5 ways to improve your health

  1. Create a healthy environment

 

Buy vegetables that can be eaten easily (avoid too much cut or peel work), or cut them immediately after purchase, so they become ‘easy-bites’.

Choose fruit with edible peels such as apples, pears, strawberries, blueberries, … This way you will grab them sooner as they don’t ask lots of preparation work. (Humans are lazy right?!).

Put unhealthy snacks away, out of eye-sight and place healthy food such as fruit, nuts, and vegetables on the counter or in the dining room. The healthy stuff has to become the easiest option to eat.

Tip: Buy frozen veggies and fruit as they are already cut and have a much longer shelf-life.

 

  1. You can’t eat what you don’t buy

 

If you constantly have unhealthy snacks on eye-sight, it becomes impossible to resist them. Much easier to make healthy choices if you don’t have the choice! Only buy the good stuff!
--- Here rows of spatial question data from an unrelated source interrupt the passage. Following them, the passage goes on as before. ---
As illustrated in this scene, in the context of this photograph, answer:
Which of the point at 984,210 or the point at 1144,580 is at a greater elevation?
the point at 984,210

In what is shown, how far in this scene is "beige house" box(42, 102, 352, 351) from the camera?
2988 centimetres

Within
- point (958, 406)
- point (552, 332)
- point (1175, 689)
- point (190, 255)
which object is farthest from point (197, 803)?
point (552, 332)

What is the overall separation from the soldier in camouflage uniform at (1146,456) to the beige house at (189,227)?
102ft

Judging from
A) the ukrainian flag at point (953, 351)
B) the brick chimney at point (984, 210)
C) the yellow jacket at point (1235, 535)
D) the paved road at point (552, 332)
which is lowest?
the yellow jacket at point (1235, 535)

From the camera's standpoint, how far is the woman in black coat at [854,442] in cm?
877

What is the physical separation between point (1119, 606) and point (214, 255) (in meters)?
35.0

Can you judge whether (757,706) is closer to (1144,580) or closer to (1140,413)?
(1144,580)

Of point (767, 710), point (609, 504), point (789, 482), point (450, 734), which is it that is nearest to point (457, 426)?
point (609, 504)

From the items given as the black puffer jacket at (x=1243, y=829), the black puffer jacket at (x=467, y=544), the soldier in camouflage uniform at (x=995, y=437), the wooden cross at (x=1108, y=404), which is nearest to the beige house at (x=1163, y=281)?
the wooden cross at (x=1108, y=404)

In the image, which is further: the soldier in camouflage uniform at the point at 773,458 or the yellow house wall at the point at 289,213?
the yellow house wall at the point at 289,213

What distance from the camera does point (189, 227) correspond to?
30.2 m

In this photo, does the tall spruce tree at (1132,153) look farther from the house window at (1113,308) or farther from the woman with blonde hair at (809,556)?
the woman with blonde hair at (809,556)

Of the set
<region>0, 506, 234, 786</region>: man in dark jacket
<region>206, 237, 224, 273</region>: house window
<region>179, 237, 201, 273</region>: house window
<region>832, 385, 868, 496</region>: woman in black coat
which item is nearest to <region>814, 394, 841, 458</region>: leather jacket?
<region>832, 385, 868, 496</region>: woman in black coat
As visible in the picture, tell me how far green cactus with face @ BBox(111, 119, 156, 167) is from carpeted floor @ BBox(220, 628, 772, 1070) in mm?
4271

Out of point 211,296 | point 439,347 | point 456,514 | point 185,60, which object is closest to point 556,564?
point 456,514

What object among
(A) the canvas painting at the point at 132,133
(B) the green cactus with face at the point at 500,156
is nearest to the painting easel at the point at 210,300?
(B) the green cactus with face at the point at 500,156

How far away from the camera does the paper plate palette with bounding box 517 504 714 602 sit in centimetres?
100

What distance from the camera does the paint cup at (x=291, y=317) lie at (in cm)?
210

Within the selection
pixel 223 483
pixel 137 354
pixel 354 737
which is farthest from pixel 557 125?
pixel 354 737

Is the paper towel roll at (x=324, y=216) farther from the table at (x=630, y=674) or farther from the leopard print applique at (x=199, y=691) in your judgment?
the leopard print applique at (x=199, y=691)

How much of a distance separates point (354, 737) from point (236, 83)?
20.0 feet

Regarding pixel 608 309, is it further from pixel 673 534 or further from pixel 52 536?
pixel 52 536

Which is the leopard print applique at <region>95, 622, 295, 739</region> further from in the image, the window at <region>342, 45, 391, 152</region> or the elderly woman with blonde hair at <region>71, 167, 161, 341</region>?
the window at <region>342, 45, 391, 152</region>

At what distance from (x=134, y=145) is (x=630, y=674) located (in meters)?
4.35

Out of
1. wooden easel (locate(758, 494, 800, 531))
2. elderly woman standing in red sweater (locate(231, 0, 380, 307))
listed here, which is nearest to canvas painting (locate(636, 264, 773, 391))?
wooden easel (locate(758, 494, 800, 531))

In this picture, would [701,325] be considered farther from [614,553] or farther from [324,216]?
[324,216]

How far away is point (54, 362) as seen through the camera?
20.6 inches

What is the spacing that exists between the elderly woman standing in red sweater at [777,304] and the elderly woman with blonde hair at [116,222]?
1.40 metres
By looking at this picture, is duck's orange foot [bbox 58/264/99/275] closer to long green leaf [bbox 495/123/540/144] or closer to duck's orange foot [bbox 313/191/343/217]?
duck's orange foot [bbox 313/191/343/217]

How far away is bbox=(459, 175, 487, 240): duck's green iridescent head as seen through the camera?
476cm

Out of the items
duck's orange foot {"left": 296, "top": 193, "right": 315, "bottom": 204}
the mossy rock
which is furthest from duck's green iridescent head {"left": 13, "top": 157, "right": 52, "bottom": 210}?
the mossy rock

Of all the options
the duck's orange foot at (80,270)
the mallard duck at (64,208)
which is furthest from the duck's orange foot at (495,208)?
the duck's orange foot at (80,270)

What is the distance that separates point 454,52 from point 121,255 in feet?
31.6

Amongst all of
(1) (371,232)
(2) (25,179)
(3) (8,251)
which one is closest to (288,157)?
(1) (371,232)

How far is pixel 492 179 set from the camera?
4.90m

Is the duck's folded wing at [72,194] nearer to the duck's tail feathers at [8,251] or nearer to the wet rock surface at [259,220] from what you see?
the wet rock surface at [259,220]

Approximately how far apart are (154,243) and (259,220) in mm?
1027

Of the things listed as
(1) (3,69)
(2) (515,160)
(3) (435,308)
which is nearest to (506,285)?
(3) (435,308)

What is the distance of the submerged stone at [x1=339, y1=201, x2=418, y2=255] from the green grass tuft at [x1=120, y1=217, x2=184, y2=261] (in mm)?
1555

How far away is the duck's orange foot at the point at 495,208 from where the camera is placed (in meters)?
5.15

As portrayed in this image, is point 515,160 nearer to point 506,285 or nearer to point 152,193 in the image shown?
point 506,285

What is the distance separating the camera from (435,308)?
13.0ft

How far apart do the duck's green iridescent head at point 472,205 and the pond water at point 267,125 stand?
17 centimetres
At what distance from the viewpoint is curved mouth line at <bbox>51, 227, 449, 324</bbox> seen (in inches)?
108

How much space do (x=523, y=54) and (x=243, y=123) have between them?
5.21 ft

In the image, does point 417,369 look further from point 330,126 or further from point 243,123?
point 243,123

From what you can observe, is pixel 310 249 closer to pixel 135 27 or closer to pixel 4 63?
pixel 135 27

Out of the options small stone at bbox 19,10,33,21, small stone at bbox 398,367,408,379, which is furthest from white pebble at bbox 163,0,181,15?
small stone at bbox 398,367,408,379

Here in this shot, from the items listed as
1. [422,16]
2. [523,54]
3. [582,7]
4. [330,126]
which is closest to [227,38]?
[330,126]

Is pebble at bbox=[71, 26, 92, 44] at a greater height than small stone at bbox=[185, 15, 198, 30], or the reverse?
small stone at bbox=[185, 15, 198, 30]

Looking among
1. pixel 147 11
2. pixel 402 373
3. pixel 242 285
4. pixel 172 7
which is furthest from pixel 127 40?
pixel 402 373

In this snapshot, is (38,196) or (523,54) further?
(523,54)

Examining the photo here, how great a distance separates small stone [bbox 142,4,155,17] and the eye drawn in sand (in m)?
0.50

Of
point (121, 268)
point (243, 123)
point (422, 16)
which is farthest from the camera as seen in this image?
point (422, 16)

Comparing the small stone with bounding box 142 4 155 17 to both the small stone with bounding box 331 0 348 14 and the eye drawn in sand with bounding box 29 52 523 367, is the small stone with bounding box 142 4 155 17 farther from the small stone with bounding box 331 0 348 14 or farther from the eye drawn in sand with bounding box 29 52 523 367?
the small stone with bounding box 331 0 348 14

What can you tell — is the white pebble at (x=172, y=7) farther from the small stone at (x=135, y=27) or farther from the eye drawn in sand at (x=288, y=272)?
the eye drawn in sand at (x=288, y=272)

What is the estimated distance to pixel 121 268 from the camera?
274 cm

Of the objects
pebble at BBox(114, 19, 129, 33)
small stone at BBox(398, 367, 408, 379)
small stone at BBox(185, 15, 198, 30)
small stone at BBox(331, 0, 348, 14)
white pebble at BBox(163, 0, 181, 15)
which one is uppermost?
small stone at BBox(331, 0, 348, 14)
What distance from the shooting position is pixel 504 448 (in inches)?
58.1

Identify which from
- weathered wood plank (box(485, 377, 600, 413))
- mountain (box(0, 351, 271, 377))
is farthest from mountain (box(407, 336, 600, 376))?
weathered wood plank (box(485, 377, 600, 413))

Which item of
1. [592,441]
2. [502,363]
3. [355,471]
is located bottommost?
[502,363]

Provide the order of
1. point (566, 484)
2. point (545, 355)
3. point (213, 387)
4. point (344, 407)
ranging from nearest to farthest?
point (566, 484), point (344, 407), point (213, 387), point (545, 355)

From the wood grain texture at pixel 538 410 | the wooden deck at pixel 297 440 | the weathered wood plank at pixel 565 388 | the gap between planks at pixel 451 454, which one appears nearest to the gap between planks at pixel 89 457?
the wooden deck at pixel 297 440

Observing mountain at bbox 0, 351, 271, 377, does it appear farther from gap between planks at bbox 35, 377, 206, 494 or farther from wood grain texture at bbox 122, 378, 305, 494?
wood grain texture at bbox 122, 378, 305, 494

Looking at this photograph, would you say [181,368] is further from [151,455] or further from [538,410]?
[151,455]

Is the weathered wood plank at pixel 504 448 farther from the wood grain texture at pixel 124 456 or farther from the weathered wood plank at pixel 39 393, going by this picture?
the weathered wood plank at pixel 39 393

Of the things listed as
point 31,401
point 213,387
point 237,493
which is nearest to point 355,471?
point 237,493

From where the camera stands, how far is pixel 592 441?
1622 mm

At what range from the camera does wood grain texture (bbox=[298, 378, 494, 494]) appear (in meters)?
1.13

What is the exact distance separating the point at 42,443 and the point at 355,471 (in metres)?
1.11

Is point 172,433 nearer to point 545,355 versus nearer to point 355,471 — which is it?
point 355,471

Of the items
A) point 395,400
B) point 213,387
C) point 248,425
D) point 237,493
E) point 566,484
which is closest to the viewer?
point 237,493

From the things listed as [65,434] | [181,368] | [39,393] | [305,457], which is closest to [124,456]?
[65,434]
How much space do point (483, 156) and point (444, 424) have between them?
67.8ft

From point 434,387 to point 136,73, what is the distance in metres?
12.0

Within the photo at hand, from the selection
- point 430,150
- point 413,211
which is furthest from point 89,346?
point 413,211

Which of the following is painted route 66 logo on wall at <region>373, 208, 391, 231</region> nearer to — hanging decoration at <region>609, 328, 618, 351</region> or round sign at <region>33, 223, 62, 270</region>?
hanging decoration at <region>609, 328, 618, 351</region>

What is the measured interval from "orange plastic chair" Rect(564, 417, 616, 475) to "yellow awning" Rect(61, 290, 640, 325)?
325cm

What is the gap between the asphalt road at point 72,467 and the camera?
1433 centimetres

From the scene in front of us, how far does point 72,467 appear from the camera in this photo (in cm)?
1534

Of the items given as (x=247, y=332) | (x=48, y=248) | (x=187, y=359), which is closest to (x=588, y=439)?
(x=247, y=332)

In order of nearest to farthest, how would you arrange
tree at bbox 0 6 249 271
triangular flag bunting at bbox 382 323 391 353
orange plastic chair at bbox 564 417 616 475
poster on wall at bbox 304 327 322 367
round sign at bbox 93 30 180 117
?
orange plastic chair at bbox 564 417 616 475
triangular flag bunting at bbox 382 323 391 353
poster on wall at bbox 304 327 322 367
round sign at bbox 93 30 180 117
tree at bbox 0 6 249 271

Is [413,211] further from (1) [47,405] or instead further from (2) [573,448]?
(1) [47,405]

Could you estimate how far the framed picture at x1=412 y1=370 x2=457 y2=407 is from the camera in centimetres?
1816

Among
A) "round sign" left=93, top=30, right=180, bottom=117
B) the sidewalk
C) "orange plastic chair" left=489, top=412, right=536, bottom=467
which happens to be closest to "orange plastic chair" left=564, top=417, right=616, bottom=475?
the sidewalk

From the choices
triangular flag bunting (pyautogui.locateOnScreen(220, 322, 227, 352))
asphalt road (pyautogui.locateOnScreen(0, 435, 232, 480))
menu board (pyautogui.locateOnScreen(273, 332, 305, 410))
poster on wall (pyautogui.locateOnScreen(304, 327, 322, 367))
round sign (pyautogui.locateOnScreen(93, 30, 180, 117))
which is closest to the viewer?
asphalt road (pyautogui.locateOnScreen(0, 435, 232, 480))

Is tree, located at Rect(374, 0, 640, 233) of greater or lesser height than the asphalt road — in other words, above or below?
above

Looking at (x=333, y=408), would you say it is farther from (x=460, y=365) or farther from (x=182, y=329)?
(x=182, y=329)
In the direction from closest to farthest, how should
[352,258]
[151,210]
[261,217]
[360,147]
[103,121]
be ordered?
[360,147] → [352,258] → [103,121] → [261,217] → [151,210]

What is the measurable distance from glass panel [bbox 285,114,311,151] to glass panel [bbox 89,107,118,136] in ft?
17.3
Don’t walk through the unhealthy aisles, just avoid them. Only buy the things you wrote on your grocery list.

 

  1. Planning is key

 

By making a week scheme and grocery list it becomes much easier to do groceries only once a week. Every time you go to the supermarket is an extra opportunity to buy unhealthy stuff. You could save a lot of time and money by only shop once. Most of grocery shops offers online shopping!

 

  1. Mealprepping

 

Don’t cook for 2 persons but for 4, always make left-overs. Store them in de fridge or freezer. This way you don’t have to cook every day. I often prepare all my meals on Sunday, as I’m nearly home before 8pm during the weekdays.

For example, I cut different kinds of vegetables in pieces, roast them in the oven with herbs, cook a whole batch of rice or quinoa so I just have to add some proteins like canned chickpeas or lentils and I’m done!

 

  1. Think in advance

 

By making a sort of eat plan in your head after each meal, you won’t get tempted as much to eat more than needed. Plan the next moment you’ll eat something in advance, decide what it will be and the quantity.

For example, during lunch: I will take 1 apple with a teaspoon of peanut butter around 4pm.